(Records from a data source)
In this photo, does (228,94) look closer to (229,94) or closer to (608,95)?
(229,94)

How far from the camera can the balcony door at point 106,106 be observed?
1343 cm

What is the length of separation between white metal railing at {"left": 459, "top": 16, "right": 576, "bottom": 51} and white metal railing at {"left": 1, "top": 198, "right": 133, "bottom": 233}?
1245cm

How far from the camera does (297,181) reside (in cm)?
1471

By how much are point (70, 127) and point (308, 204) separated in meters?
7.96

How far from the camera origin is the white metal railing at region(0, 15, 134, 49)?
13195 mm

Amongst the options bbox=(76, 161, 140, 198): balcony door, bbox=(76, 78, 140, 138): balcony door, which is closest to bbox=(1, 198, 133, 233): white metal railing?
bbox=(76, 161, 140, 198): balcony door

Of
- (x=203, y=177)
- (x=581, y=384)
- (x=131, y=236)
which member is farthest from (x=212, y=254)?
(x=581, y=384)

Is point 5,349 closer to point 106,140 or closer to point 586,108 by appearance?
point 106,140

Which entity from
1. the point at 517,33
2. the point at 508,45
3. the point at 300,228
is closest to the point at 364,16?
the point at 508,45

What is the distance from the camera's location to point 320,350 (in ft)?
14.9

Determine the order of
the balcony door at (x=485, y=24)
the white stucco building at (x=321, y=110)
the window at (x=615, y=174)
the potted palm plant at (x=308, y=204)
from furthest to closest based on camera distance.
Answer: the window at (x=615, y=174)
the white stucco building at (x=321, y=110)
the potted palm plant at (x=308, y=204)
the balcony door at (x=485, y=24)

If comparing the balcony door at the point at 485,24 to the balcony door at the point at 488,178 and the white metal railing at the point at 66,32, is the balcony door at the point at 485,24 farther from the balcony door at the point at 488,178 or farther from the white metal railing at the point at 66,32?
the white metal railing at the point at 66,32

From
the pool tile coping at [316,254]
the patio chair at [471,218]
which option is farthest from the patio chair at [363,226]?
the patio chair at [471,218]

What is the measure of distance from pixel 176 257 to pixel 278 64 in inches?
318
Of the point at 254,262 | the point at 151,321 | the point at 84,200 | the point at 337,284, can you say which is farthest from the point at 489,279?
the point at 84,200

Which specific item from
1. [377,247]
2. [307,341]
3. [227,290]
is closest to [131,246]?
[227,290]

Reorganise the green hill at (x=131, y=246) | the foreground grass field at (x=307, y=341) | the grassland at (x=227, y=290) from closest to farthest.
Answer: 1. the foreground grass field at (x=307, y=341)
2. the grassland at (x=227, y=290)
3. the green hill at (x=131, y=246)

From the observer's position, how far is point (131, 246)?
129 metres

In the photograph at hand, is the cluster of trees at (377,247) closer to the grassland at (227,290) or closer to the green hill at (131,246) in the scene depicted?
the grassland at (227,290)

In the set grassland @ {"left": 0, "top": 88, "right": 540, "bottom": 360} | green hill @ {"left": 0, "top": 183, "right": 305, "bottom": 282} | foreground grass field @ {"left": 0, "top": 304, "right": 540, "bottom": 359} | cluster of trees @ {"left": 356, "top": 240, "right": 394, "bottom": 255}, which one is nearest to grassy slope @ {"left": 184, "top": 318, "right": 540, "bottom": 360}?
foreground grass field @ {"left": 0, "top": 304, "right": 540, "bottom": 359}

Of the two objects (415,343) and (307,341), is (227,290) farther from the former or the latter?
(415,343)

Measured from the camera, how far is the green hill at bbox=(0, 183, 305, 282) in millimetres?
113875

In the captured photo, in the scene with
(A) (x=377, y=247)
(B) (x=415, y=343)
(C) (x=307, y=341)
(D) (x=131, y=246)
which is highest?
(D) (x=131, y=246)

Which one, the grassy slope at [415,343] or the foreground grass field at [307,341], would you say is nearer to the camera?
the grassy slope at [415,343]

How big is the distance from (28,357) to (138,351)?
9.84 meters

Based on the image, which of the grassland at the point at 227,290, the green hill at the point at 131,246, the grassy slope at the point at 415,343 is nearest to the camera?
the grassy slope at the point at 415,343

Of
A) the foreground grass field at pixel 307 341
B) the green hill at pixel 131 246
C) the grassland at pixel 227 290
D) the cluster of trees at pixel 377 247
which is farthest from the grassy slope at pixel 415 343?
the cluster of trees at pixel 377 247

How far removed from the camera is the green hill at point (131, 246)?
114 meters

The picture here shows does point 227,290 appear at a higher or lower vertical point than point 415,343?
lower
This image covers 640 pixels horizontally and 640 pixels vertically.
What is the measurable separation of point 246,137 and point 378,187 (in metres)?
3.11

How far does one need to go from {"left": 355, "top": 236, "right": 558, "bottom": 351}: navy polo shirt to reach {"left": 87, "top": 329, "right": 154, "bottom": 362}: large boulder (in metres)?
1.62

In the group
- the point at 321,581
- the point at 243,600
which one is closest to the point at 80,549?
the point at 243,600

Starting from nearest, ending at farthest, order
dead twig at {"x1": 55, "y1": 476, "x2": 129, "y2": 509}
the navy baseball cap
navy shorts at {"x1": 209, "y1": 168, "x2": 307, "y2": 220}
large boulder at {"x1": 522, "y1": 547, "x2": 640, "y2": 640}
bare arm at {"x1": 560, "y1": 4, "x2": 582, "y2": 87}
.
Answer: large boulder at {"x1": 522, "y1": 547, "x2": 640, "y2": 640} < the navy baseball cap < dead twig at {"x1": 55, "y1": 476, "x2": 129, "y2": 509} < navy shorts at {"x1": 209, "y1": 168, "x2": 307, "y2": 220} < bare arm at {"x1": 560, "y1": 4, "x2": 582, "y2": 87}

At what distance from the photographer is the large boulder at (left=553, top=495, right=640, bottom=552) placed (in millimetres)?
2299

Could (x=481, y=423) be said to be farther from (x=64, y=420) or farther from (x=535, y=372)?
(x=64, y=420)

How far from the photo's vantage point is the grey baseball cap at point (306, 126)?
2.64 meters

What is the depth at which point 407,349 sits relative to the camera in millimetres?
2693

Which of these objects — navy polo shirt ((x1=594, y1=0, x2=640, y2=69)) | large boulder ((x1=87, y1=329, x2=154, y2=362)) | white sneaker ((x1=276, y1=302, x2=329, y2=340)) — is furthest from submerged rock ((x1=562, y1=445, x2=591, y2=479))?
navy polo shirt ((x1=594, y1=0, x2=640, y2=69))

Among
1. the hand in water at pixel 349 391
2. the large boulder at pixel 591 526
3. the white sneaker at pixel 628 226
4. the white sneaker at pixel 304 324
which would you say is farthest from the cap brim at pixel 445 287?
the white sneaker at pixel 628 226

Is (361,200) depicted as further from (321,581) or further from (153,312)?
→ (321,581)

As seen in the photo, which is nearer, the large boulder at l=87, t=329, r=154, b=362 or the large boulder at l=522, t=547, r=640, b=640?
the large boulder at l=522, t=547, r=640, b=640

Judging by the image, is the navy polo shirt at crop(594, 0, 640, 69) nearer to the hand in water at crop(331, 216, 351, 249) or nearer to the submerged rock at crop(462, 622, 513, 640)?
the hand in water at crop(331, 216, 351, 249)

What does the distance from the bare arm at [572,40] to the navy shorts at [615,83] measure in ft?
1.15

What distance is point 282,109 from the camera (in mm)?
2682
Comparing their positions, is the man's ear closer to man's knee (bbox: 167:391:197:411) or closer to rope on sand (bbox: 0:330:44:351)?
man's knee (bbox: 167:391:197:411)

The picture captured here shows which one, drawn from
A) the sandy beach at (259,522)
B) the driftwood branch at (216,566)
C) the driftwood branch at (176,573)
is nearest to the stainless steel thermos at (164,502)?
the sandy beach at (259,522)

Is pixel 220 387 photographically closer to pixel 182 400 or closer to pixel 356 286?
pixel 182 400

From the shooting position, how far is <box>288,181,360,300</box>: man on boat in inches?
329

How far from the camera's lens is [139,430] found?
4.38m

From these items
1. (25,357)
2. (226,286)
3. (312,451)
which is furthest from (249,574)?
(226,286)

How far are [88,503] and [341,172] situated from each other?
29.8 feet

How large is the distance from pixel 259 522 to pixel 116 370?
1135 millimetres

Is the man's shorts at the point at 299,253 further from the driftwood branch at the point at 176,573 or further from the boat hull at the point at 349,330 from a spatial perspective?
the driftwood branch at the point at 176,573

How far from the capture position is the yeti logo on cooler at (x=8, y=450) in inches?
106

Your task:
Output the lines of the listing above, starting at the line that contains "Measured from the" and ending at the line that contains "9.84 meters", as a JSON list of strings with one string per line and blank lines omitted.

Written response:
[
  "Measured from the camera, how far is the green hill at bbox=(0, 183, 305, 282) in millimetres?",
  "113875",
  "In the captured photo, in the scene with",
  "(A) (x=377, y=247)",
  "(B) (x=415, y=343)",
  "(C) (x=307, y=341)",
  "(D) (x=131, y=246)",
  "which is highest?",
  "(D) (x=131, y=246)",
  "Which one, the grassy slope at [415,343] or the foreground grass field at [307,341], would you say is nearer to the camera?",
  "the grassy slope at [415,343]",
  "How big is the distance from (28,357) to (138,351)?",
  "9.84 meters"
]